Currently, all our CRDs are defined by Rust structs. This works really well for multiple reasons:

  • Structs can directly be used in the operator code
  • Can be serialized in YAML for for use in Helm or other deployments mechanisms
  • Deserialize directly from Kubernetes API calls

This strict type safety ensures we build code which will never crash during runtime due to invalid types. The future introduction of CRD versions warrants the same strict typing for different version of the CRD. Additionally, we want to be able to upgrade (and downgrade) between versions in a controlled and automated manner. Rust already provides traits for conversion of types: From<T>, TryFrom<T> and friends. A goal of this implementation should be support for this native mechanism.

Requirements

  • Common mechanisms for CRD versioning must live in a common repository
  • Different versions of the same struct without much overhead. This overhead includes:
    • The need to copy and paste the same struct for multiple versions
    • Manually keeping track of changes between versions and how to properly convert between them
    • Conversion should be a simple one method call, no need to manually assign fields from the old struct to the new one
  • Support for versioned field changes:
    • Add a new field
    • Rename a field
    • Deprecate a field
  • Field changes can be annotated with notes, hints, etc...
  • The derive macro must surface meaningful error messages
  • Handle recursive structs and enums

Vision

Initial Sketch

Adding the Derive Macro

The derive macro uses a simple and fitting name. A few examples are: Versioned, Version and Update. The macro additionally uses an attribute to customize the code generation. The name of that attribute will be the same as the derive macro name, just all lowercase letters.
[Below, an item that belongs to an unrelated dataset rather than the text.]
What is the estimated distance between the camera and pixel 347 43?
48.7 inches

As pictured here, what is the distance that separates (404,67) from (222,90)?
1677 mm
// The derive macro is used just like any other derive macro like Debug,
// Deserialize or JsonSchema
#[derive(Debug, Versioned)]
pub struct MyCrd {
    foo: String,
    bar: usize,
}

// The macro can also be used on enums
#[derive(Debug, Versioned)]
pub enum MyEnum {
    Foo,
    Bar,
}

The macro provides a mechanism to provide traits which should be derived on the generated structs/enums. Attributes like #[serde] or #[schemars] will be passed through as well.

#[derive(Debug, Versioned)]
#[versioned(derives(Debug, PartialEq))]
#[serde(rename_all = "camelCase")]
pub struct MyCrd {
    foo: String,
}

Adding Versions

Each distinct version of a struct/enum needs to be declared via the accommodating attribute. The version field can be used as often as one would like. Each definition creates a new versioned version of the base struct/enum. Each version name must be unique, enforced by the macro and surfaced with easy to understand error message.

(Optional) Because we plan to publish this crate publicly for the Rust community, we don't mandate the use of Kubernetes versions as version names. Instead, the validation should be as generic as possible to allow usages outside of the context of Kubernetes. Initially we might want to only support SemVer and Kubernetes version formats. Each version must provide an implementation for PartialEq and PartialOrd.

(Optional) Users can customize the visibility of the generated structs.

#[derive(Debug, Versioned)]
// Default visibility is `pub`
#[versioned(
    version(name = "v1alpha1"),
    version(name = "v1beta1", visibility = "pub(crate)")
)]
pub struct MyCrd {
    foo: String,
    bar: usize,
}

#[versioned(
    version(name = "v1alpha1"),
    version(name = "v1beta1", visibility = "pub(crate)")
)]
#[derive(Debug, Versioned)]
pub enum MyEnum {
    Foo,
    Bar,
}

Each added version will generate a new struct or enum specific for that version. A basic example without any fields/variants (and semantics around them) could look like this:

pub mod v1alpha1 {
    pub struct MyCrd {
        // Fields will be discussed in sections below
    }
}

pub(crate) mod v1beta1 {
    pub struct MyCrd {
        // Fields will be discussed in sections below
    }
}

// ################################################

pub mod v1alpha1 {
    pub enum MyEnum {
        // Variants will be discussed in sections below
    }
}

pub(crate) mod v1beta1 {
    pub enum MyEnum {
        // Variants will be discussed in sections below
    }
}

The naming scheme uses Rust modules. Different version of the struct would then be separated by modules, like v1alpha1::MyCrd and v1beta1::MyCrd. Additionally, the macro provides stable modules, which for example always point to the latest version of the struct/enum.

pub mod v1alpha1 {
    pub struct MyCrd;
}

pub mod v1beta1 {
    pub struct MyCrd;
}

// The operator can always use latest::MyCrd
pub mod latest {
    pub use v1beta1::*;
}

Deprecation of Versions

CRDs can mark particular versions as deprecated. This can be achieved by providing the deprecated flag. Versioned structs will additionally include Rust's #[deprecated] attribute.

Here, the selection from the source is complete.